The current sample did include participants reporting insomnia, drug or alcohol dependence and diagnoses related to attention or cognitive impairments and psychiatric conditions. Our intention was to be inclusive of these participant characteristics given their presence in the general population. Nevertheless, the presence of these in the sample could have potentially influenced the results differently to what might be expected in a sample free from any cognitive, sleep, psychiatric or substance dependence conditions.

Another limitation of the present study was the lack of a controlled laboratory environment which prevented participant supervision and control over distracting input. Due to the COVID-19 pandemic, participants completed experiment conditions in their homes. Consequently, participants may have more readily disengaged from the meditation due to distraction, pervasive mind-wandering or boredom. As mind-wandering has been found to adversely affect cognitive performance (Zeidan et al., 2010), it is possible that participant disengagement, or lack of adherence to study protocol, may have influenced the results. The sample included participants who self-reported poor sleep quality, substance dependence, cognitive impairments or psychiatric conditions. Participants reporting these histories were not excluded to allow for an inclusive sample withing the age range.
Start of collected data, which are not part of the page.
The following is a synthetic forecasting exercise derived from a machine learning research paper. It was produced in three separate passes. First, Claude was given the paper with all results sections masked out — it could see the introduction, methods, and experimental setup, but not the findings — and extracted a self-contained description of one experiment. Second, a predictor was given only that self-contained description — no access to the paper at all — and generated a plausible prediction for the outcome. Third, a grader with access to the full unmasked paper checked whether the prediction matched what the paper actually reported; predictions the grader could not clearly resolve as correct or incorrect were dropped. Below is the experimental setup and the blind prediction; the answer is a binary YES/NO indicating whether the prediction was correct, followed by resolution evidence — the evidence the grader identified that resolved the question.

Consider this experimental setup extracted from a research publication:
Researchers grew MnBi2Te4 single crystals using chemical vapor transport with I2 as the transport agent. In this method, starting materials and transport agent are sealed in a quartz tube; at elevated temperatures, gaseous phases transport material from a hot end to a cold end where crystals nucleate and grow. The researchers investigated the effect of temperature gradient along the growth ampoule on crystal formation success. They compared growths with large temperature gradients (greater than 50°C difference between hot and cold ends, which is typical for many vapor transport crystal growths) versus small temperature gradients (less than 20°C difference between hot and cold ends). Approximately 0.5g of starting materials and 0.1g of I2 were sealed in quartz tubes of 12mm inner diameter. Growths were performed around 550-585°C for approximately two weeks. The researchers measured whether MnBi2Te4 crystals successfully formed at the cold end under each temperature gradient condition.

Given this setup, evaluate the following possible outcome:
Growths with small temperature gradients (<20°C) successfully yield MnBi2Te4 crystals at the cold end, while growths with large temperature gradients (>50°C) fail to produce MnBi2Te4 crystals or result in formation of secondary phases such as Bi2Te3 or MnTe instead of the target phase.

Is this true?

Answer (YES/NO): YES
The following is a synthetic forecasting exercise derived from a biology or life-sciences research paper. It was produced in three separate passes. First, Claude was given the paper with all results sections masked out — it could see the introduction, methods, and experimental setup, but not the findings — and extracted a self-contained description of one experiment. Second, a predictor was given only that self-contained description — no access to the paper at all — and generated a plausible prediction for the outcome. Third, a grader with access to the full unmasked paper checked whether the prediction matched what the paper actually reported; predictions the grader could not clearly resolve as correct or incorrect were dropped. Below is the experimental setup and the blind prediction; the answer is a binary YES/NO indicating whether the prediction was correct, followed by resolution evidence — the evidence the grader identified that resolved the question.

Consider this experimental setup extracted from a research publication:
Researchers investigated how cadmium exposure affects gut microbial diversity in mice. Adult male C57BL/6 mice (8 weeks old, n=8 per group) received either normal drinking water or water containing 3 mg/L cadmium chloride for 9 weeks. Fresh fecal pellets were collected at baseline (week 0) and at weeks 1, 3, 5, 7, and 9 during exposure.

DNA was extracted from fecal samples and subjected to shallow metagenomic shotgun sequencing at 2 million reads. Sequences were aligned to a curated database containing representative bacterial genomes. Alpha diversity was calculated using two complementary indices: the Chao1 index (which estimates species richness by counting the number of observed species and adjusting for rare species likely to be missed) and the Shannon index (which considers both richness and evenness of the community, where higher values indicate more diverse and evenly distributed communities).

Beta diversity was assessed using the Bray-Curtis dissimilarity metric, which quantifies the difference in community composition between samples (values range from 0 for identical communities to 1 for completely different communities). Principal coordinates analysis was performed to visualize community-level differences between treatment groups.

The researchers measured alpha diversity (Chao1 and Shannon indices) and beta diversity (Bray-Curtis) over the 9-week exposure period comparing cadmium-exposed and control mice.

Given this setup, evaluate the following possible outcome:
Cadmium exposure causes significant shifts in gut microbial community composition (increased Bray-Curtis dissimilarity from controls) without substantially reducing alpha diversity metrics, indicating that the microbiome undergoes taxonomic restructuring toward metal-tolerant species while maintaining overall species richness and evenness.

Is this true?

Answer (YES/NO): NO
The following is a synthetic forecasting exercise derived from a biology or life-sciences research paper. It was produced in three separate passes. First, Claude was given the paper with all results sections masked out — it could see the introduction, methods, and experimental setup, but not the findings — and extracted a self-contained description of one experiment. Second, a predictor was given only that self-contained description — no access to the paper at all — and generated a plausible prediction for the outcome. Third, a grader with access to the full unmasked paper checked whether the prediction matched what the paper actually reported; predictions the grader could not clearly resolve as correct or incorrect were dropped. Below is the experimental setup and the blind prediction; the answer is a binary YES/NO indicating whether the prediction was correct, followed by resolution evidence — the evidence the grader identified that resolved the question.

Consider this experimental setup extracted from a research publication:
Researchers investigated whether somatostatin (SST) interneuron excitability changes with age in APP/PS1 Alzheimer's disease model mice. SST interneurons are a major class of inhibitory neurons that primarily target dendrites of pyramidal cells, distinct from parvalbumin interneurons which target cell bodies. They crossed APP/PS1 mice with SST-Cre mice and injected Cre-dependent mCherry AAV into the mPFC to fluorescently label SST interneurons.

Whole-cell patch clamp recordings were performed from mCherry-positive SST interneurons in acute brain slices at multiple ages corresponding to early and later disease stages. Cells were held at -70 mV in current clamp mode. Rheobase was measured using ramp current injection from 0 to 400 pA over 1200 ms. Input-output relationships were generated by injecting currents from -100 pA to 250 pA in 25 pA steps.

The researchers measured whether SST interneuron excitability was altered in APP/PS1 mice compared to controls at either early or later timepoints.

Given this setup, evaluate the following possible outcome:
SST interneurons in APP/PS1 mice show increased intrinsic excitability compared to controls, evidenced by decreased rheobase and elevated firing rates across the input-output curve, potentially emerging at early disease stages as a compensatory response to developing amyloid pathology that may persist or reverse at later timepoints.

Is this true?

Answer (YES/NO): NO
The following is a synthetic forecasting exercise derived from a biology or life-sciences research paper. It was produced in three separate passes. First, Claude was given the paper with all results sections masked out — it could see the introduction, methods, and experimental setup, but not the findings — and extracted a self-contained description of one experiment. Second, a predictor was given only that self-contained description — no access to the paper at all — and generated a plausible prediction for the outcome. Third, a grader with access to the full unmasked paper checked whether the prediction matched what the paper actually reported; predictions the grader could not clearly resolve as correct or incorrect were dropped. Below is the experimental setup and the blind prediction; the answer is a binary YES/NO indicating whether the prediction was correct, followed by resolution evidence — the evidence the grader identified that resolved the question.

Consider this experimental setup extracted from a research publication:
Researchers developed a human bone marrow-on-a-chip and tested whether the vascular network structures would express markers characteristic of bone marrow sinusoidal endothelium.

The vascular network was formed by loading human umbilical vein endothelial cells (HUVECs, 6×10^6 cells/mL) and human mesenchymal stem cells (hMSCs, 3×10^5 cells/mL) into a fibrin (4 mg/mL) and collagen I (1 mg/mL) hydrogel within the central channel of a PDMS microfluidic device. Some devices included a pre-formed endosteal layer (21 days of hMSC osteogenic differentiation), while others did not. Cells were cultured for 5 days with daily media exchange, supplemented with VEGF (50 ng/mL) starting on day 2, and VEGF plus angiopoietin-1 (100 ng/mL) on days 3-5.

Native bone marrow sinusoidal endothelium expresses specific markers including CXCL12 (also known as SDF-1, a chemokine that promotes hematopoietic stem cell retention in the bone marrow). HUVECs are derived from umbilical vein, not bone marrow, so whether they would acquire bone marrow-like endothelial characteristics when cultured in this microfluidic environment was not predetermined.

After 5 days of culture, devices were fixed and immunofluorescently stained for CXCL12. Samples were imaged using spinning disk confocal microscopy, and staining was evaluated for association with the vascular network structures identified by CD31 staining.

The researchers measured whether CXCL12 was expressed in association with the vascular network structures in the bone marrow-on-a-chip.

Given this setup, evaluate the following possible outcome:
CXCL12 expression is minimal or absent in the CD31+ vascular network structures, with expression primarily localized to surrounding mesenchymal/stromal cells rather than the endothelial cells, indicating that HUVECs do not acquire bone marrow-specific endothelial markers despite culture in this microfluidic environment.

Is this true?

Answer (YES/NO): NO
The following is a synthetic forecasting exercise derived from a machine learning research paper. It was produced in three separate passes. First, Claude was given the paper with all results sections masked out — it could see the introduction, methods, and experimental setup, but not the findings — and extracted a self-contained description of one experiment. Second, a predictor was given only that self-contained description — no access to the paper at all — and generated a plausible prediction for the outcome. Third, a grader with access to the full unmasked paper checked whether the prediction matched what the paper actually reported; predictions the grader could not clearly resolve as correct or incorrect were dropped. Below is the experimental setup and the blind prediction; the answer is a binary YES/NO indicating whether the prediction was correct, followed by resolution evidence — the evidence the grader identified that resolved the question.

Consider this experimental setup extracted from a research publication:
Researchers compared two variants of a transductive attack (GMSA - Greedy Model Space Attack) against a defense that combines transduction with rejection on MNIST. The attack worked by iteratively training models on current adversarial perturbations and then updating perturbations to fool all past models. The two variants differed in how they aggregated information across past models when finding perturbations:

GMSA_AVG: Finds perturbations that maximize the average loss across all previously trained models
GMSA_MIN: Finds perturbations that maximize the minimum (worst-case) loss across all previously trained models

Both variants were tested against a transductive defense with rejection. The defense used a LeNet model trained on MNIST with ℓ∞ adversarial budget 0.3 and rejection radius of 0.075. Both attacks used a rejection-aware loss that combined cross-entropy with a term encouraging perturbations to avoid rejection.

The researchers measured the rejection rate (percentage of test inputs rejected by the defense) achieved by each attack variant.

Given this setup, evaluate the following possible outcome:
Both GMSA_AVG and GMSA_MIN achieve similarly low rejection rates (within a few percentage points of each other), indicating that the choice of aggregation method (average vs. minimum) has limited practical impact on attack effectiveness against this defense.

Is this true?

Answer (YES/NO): NO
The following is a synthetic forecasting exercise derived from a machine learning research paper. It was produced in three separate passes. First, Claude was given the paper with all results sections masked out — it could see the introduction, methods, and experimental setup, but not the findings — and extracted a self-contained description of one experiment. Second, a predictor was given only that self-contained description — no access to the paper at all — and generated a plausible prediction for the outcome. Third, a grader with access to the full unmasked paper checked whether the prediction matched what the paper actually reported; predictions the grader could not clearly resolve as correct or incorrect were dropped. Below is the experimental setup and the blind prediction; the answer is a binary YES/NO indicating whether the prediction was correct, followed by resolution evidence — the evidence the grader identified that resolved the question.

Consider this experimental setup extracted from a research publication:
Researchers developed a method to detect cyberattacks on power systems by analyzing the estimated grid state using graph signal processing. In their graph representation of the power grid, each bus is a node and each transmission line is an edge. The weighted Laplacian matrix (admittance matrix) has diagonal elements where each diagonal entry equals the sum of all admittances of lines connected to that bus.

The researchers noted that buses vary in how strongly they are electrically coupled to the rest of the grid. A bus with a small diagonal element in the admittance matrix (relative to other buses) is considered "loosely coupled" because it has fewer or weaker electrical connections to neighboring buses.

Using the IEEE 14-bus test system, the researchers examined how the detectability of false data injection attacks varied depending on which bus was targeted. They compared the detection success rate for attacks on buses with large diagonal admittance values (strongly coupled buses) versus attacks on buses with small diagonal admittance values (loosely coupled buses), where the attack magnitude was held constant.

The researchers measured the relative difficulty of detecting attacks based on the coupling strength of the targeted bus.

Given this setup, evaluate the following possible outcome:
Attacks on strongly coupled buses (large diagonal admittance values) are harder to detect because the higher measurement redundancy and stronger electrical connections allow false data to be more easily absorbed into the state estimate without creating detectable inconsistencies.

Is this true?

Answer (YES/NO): NO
Nevertheless, there is potential that these participants might have differed with respect to how they completed the mindfulness techniques, as well as the DRM and retrieval tests.
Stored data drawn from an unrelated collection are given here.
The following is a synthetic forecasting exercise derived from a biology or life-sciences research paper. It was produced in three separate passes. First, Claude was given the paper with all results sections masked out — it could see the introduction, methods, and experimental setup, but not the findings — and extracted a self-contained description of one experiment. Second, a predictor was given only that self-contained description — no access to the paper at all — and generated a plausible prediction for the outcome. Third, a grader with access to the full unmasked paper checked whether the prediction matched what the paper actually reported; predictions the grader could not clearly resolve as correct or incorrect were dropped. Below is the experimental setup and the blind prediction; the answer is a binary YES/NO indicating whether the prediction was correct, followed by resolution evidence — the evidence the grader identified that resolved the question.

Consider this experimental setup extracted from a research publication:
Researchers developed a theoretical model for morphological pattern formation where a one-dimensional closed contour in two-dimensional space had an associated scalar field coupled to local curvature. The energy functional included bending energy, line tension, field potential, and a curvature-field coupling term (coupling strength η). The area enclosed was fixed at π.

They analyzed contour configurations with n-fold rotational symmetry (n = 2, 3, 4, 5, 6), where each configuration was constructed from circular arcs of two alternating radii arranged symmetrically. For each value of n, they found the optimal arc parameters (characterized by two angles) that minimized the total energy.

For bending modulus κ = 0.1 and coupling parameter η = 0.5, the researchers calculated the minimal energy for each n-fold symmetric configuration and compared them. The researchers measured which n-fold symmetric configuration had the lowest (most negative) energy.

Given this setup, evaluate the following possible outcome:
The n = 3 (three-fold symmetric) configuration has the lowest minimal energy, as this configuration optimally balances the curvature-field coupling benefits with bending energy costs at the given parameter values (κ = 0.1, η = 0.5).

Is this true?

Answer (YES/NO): NO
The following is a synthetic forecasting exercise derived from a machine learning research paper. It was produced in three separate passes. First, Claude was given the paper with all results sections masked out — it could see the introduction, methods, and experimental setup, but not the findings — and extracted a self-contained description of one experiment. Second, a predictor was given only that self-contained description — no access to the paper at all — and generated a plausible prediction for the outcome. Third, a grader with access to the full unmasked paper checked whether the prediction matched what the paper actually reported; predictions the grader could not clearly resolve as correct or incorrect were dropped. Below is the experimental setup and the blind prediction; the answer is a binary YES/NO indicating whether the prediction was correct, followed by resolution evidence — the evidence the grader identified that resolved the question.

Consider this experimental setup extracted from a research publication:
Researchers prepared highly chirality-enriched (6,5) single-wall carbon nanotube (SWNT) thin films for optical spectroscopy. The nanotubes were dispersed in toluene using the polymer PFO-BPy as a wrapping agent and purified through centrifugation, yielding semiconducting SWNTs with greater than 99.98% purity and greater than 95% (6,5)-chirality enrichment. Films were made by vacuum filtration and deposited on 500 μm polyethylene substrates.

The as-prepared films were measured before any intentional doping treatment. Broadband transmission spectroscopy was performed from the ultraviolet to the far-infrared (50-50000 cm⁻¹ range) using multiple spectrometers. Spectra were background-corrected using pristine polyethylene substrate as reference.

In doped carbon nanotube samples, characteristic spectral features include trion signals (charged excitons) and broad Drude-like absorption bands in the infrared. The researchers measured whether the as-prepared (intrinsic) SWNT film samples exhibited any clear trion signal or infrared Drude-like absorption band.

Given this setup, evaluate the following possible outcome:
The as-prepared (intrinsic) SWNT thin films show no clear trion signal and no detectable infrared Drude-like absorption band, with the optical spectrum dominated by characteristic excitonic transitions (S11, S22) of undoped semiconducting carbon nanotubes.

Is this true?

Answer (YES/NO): YES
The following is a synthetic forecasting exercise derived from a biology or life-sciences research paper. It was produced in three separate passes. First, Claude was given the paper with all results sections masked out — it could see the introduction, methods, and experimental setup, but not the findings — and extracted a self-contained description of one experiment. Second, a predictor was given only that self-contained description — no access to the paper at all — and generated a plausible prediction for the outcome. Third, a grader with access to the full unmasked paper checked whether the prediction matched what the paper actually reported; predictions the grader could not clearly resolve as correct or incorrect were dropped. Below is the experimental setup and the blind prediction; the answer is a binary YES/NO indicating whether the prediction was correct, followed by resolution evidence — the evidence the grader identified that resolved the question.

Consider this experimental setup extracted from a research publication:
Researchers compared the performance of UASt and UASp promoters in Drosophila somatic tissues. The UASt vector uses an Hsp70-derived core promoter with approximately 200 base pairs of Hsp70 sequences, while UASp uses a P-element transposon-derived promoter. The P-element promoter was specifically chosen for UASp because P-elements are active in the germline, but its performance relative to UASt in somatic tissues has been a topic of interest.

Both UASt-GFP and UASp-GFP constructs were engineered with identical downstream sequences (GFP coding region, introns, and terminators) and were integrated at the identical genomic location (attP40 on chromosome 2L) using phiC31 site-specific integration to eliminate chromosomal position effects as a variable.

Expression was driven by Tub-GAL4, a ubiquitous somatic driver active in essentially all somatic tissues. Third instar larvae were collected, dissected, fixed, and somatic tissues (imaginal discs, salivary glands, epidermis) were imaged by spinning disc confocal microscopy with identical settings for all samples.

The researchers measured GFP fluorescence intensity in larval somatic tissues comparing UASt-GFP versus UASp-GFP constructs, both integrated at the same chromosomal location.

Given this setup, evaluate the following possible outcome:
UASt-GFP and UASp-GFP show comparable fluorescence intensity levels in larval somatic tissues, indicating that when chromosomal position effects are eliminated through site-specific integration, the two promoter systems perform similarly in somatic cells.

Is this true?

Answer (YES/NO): NO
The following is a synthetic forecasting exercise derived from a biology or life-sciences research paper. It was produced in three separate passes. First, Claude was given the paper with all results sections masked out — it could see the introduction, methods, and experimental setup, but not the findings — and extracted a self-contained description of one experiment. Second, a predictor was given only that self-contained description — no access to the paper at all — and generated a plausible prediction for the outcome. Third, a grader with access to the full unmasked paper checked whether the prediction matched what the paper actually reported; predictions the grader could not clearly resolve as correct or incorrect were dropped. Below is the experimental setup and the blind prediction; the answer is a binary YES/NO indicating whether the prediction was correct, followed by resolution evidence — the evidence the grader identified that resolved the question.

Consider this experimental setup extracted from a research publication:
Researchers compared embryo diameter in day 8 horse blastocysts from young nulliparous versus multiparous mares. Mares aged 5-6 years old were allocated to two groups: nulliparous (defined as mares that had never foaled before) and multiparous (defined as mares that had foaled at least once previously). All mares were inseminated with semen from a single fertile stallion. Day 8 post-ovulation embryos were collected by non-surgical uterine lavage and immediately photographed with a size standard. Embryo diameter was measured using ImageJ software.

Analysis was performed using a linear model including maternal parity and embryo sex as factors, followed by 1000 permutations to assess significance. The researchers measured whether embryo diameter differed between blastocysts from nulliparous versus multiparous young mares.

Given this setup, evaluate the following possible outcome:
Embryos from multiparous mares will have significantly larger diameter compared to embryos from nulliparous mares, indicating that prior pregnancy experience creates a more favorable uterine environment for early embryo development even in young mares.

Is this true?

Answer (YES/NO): NO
Another limitation is that our analysis of recall percentage did not account for the potential influence of recall duration. The present recall tests did not control the amount of time available to recall items. Therefore, it is possible that whilst recall percentages did not differ between mindfulness meditation styles, the amount of time used to recall each item might have differed. Finally, the provocation of semantic-associative false memories using the DRM paradigm may not generalise to real-world false memories (Pardilla-Delgado & Payne, 2017; Zhu et al., 2013). Therefore, future research should investigate the influence of FAM and OMM states on different memory tasks that may better reflect real-world scenarios. To 2017, Ayache et al., (2022) alone have undertaken the most ecologically salient evaluation of mindfulness meditation influences on false memory using a virtual environment-based DRM task. The misinformation paradigm, whereby participants are exposed to an event, given misleading post-event information and are subsequently asked to recall the details, may be more generalisable to real-world forms of false memory (Nichols & Loftus, 2019). Thus, may help to elucidate the effects of FAM and OMM on everyday memory generalisation. Additionally, individual differences in attention have been linked to differences in the production of misinformation (Rivardo et al., 2011). Therefore, alternative false memory measures may engage separate attentional processes and thus may help to detect any potential differences between FAM and OMM states on true and false memory recall. Future work should continue to address whether individual differences in mindfulness disposition, which has been shown to moderate meditation influences on false memory (Ayache et al., 2022; Yeh & Lu, 2017) influences how FAM and OMM states influence false memory formation.